#### [STORED ROWS]
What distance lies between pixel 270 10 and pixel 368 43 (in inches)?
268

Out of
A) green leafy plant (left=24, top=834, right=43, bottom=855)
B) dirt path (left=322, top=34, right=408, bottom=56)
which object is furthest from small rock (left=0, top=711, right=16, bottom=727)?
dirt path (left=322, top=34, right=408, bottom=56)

#### [EXERCISE AIM]
Please reproduce the data above line for line, without changing a single character.

#### [RESULT OF THE TASK]
What distance lies between pixel 270 10 and pixel 368 43 (in inches)?
268

Out of
A) green leafy plant (left=24, top=834, right=43, bottom=855)
B) dirt path (left=322, top=34, right=408, bottom=56)
which object is furthest from small rock (left=0, top=711, right=16, bottom=727)?
dirt path (left=322, top=34, right=408, bottom=56)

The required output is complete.